Allegheny Health, Education and Research Foundation said its financial statements for fiscal 1998 are incorrect because it overstated system income.
As a result, AHERF said, the full report on its financial health by former auditor Coopers & Lybrand, which recently merged with Price Waterhouse, and the financial statements themselves are unreliable.
After an ongoing financial review is completed, the books for fiscal 1998 will be restated.
In a written statement, AHERF acknowledged two specific problems:
Some reserves to cover liabilities for 198-bed Graduate Hospital, Philadelphia, were incorrectly classified as income.
Earnings and trading gains from some restricted accounts may have been incorrectly reported as "net assets released from restrictions" and "investment income."
Those acknowledged errors artificially boosted income, so AHERF's adjustment will decrease the system's finances for the year ended June 30, 1997. Analysts expect the adjustment to be significant but don't know how large it will be.
For fiscal 1998, AHERF reported net income of $22 million on revenues of about $2 billion.
At the heart of the financial mess is a series of cash transfers from AHERF's Western Pennsylvania hospitals to shore up its now bankrupt hospitals in Philadelphia.
"This look-back is a review of all intercompany transactions," said AHERF spokesman Thomas Chakurda. He declined to estimate the length of the review and the extent of the restatement.
Uncertainty about AHERF's books casts a shadow on the auction of the system's eight Philadelphia hospitals scheduled in U.S. Bankruptcy Court in Pittsburgh on Sept. 29. Further, the financial irregularities raise doubts about the extent of AHERF's financial distress.
At the very least, the acknowledged problems underscore a lack of proper financial controls and a potential expansion of financial liability for AHERF's Pittsburgh hospitals, analysts said.
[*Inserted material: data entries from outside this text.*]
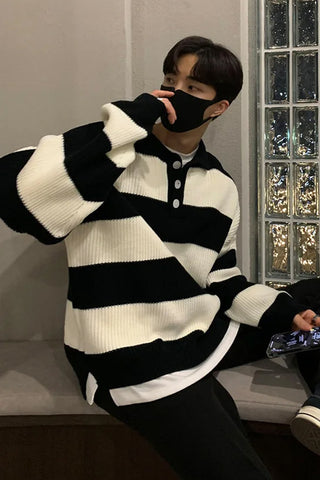 Person wearing a black and white striped sweater in an indoor setting.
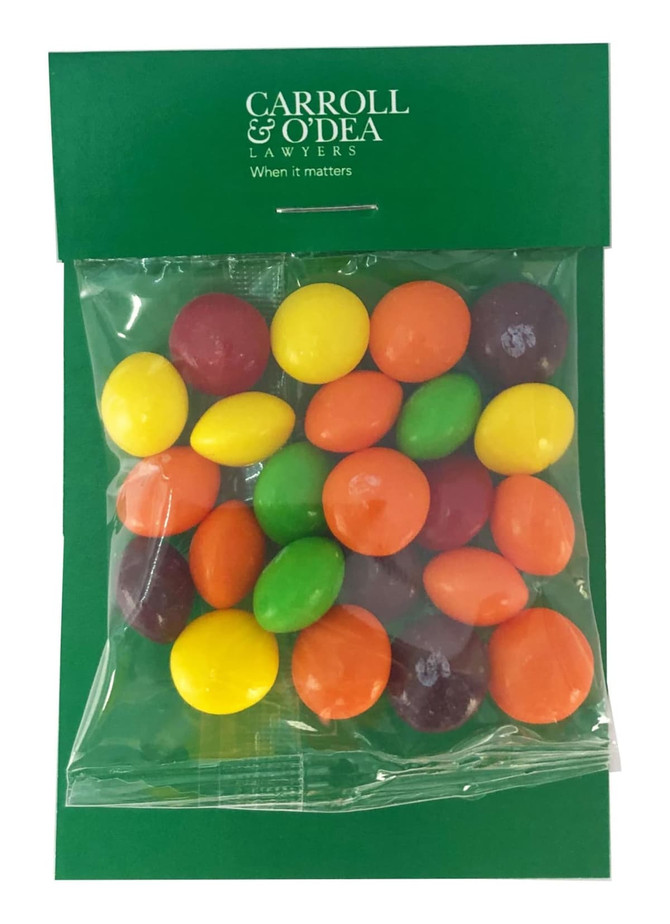 A clear bag containing multicoloured Skittles in yellow, green, red, purple, and orange hues, with a branded header.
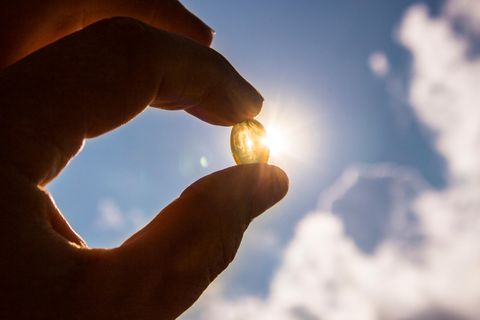 Vitamin D und Corona: eine Frau hält eine Vitamin D-Tablette in der Hand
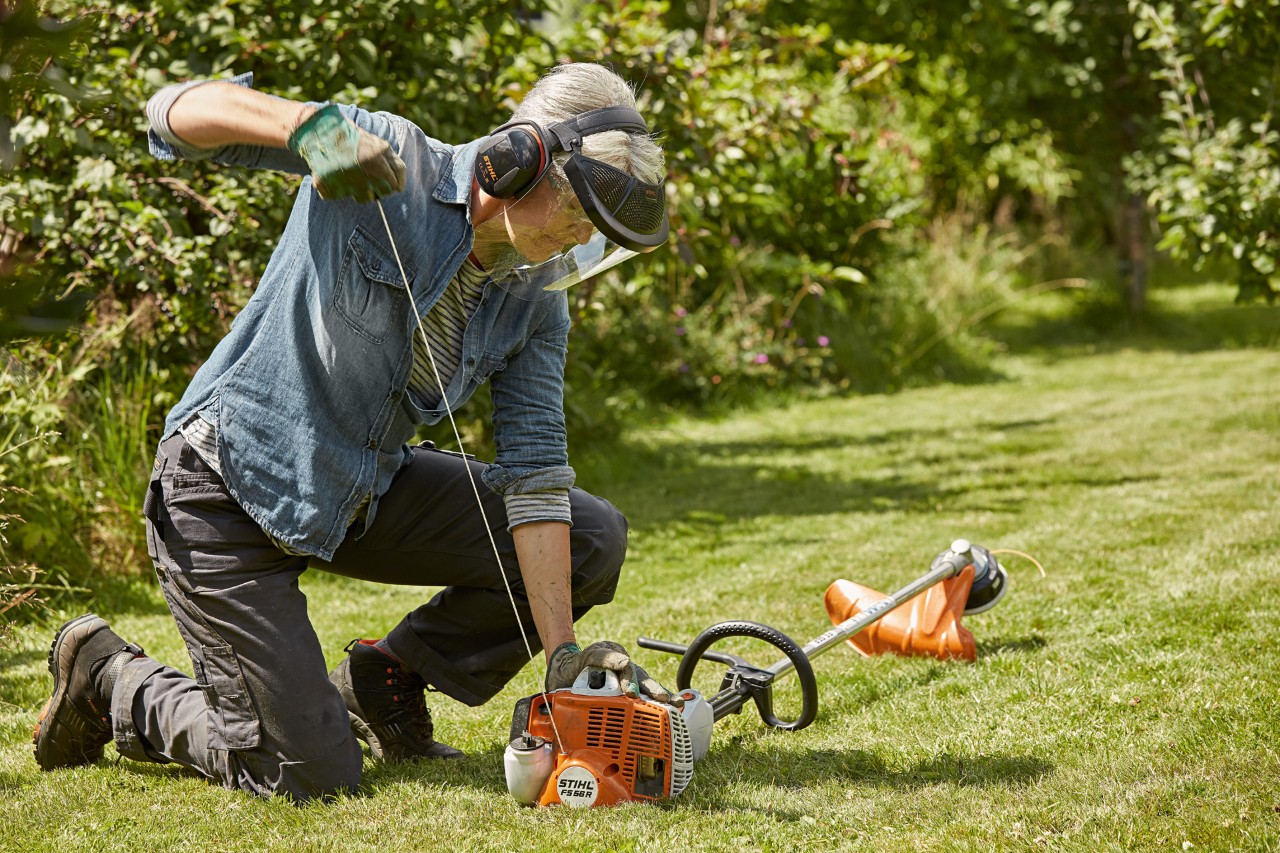 Жена носи заштита за уши и лице и стартува тример STIHL FS 56 R на тревна површина.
"This announcement points to broader systemwide issues that go beyond the difficulties in the East" said Lisa Martin, a senior analyst at Moody's Investors Service, New York. Those issues pose uncertainty and risk for the Western Pennsylvania facilities, she added.
Another influential bond rating agency said more financial revelations may be forthcoming.
"We were not entirely surprised" by AHERF's announcement, said David Peknay, an analyst with Standard & Poor's in New York. "I would also not be surprised if other peculiar items about the financial reporting of AHERF surface."
Officials at Tenet Healthcare Corp., Santa Barbara, Calif., and Vanguard Health Systems, Nashville, which have bid for AHERF's eight Philadelphia hospitals, said the announcement won't deter them from pursuing the hospitals at auction later this month.